I know it's not much, but it's a start. Next I'll take the hatchet to Facebook. Every time I get an email that says, Joe posted a new photo to their timeline, I cringe at the bad grammar and vow to de-friend everyone. Well, from experience I know it's as hard to leave Facebook as it is to rid your computer of AOL. The best I can do is un-follow everyone (except Carlita and members of my immediate family, of course. My sister is in Europe. Can't miss those photos of Paris and Lyon. Can't breathe, wish I was there).

Today, as my stomach roils with the remains of almost-raw onion eaten at a networking Meetup I went to last night, I find that indigestion and general dissatisfaction with life feel much the same.
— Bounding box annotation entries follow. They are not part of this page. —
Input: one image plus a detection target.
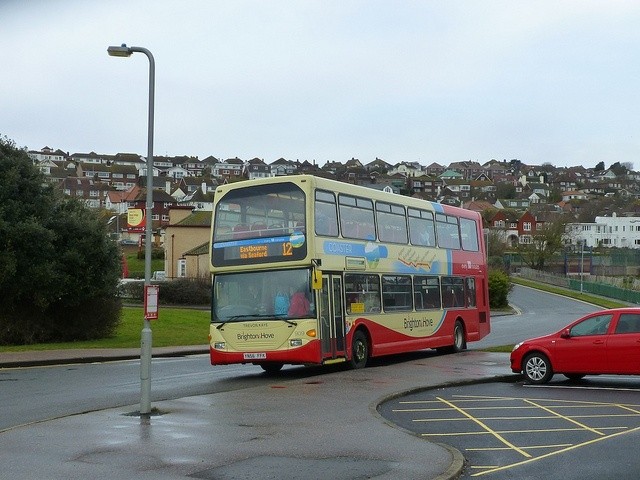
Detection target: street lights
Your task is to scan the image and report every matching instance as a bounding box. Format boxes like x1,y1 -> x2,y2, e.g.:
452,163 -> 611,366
106,43 -> 155,413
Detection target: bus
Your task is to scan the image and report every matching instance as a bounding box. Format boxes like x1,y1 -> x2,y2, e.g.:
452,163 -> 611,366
208,174 -> 491,369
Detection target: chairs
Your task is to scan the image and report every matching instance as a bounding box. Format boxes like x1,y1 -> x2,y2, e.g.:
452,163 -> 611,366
268,224 -> 283,236
250,221 -> 267,238
232,223 -> 250,238
295,220 -> 405,243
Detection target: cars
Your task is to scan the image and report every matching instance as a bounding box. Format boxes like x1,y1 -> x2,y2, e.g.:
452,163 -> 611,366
510,307 -> 640,385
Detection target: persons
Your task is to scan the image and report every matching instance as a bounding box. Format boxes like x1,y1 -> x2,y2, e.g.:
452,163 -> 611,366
420,228 -> 431,247
245,283 -> 259,305
275,285 -> 289,315
289,285 -> 310,317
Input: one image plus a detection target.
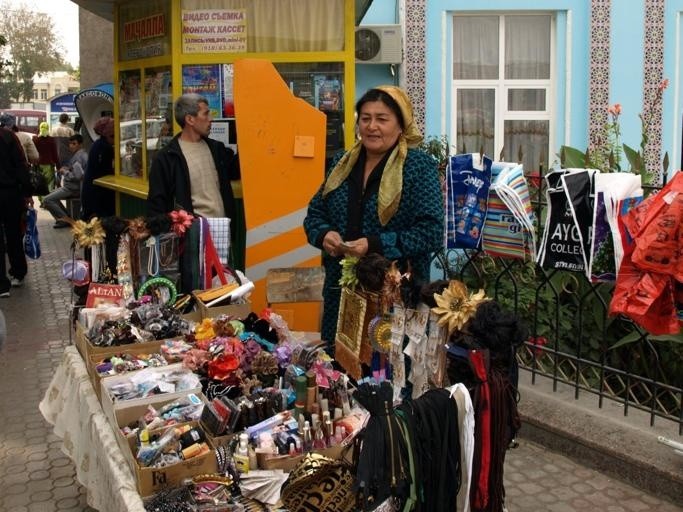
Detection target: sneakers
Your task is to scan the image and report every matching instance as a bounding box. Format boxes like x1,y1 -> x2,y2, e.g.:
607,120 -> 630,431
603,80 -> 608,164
0,271 -> 23,298
53,220 -> 72,228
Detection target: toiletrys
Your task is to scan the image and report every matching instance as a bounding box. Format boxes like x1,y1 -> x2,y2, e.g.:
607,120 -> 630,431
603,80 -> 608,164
234,373 -> 346,470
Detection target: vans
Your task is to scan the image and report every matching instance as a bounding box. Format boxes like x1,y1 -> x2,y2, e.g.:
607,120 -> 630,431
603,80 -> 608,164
0,108 -> 47,135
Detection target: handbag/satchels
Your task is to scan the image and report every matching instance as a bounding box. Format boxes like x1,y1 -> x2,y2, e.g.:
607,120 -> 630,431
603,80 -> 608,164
24,208 -> 42,260
444,152 -> 643,286
280,452 -> 359,512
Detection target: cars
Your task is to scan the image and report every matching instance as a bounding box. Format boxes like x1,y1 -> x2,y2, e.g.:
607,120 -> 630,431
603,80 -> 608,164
119,118 -> 161,175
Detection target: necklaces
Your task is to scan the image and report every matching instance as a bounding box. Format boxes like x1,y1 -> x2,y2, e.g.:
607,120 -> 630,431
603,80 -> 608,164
145,230 -> 177,278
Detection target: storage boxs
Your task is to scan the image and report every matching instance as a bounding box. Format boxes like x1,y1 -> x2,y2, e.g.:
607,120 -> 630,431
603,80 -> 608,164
200,421 -> 352,473
180,289 -> 250,322
75,319 -> 218,498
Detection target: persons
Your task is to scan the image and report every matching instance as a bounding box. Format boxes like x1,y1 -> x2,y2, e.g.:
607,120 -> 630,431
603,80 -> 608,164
36,121 -> 56,207
0,124 -> 34,297
43,134 -> 89,228
303,86 -> 445,379
52,114 -> 74,188
81,114 -> 114,262
12,124 -> 40,209
0,112 -> 16,253
145,93 -> 241,273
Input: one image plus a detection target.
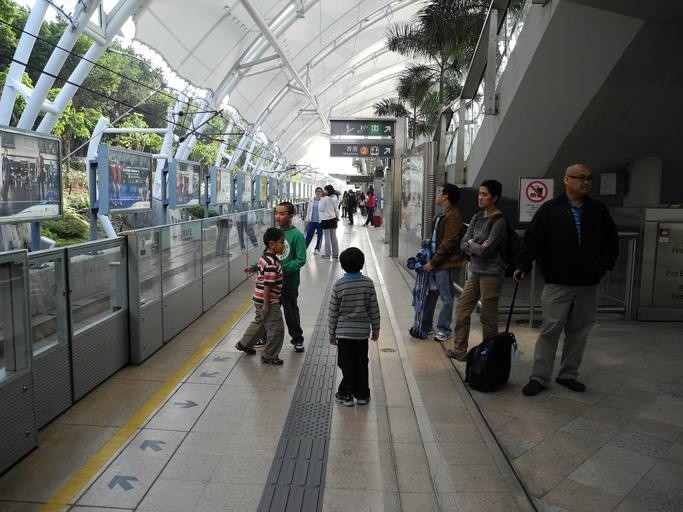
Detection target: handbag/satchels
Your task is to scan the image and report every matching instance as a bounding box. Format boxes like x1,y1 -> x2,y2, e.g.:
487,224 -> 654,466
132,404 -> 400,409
464,332 -> 514,392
I fear I've learned to associate nausea with networking. (Have you noticed that Meetups seem to find hospitable homes in the backrooms of Chinese restaurants? Wonder why that is.)

My friend Bravadita is bravely downsizing in preparation for her impending move to Gladstone, a suburb of Portland about 20 minutes south on I-205. As she described her desire to have less stuff, I found myself yearning for something similar. Except for me, rather than unloading my books at Goodwill, it's more of a jettisoning of social baggage, a conscious uncoupling, as it were, from the faceless groups of rabid networkers swarming Meetups and after-work networking parties all over the city. Hey, networkers, back off. You met me, you didn't care to genuinely know me, so stop pretending. You can keep your tar-baby emails.

Argh. I confess, I'm as much to blame: Did I try to know anyone deeply? Not so much, especially not if the place was noisy and crowded. Did I wall myself off in my introvert suit of armor and exit at the first available moment? Yes, mostly, I guess I did. Is my current dissatisfaction evidence of my chronic malcontentedness, or is it just a special case of non-digesting onions? In fairness, I must say, not all networking events are the same; I'm learning to be discerning (no more Moxie mixers for me). And not all networkers are the same, either. I have met some smart, strong, interesting, and determined women in the past year, people I respect and admire. I fear the stinky truth: I'm just ashamed to admit I'm as desperate as the next hungry shark waving a business card at a crowd of fellow sharks. Rather than admit I can't compete in that pool, I'm disconnecting by choice. I'm following the artist's way: If you build it, they can come or not, as they please.